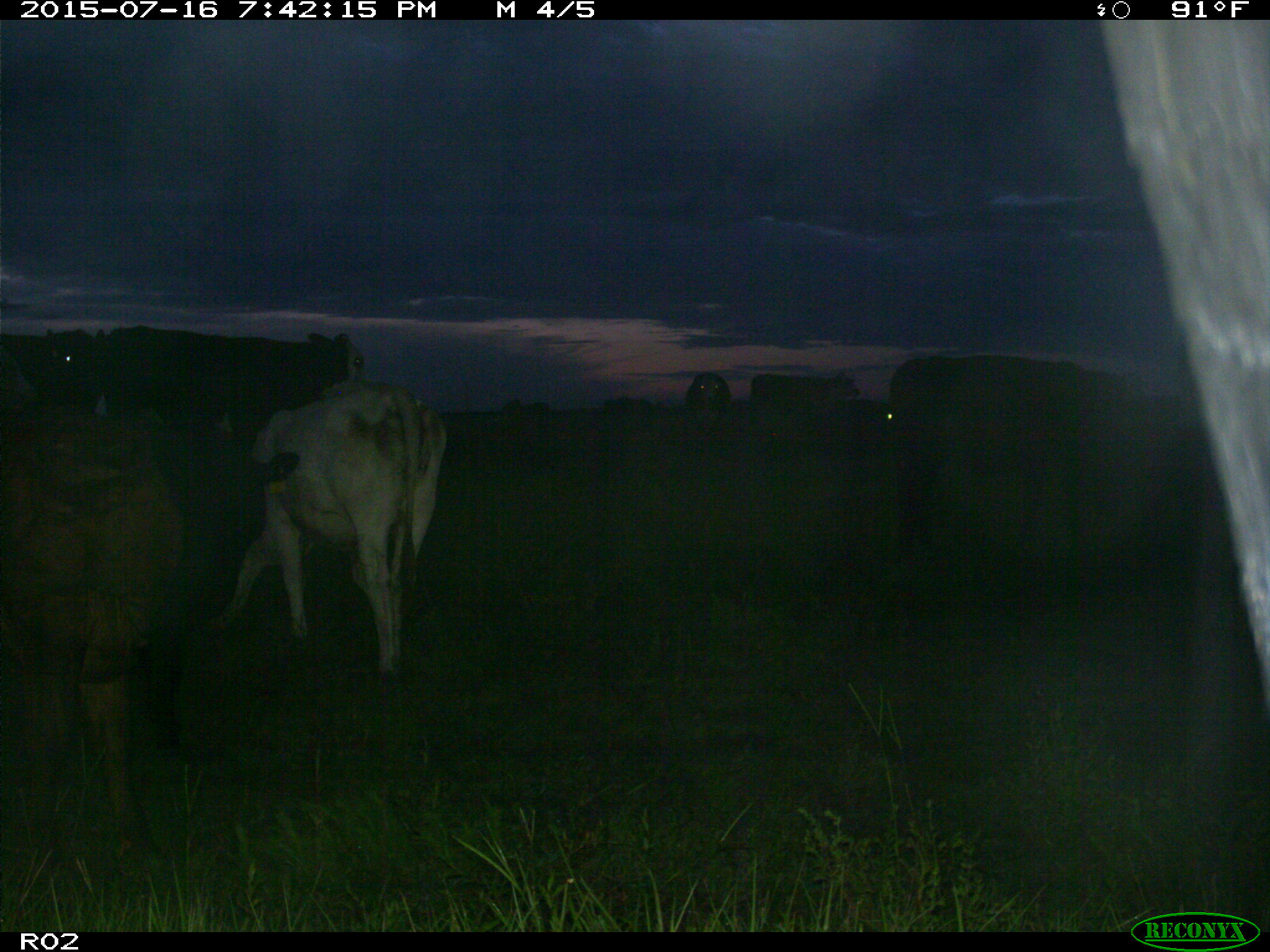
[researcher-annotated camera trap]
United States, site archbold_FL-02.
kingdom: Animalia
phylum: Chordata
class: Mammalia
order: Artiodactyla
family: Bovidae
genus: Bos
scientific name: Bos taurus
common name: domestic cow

━━━━━━━━━━━━━━━━

▸ **Work to complete**: Repeat the material verbatim. Do not carry over any picture.

▸ **Exercise response**:
[researcher-annotated camera trap]
United States, site archbold_FL-02.
kingdom: Animalia
phylum: Chordata
class: Mammalia
order: Artiodactyla
family: Bovidae
genus: Bos
scientific name: Bos taurus
common name: domestic cow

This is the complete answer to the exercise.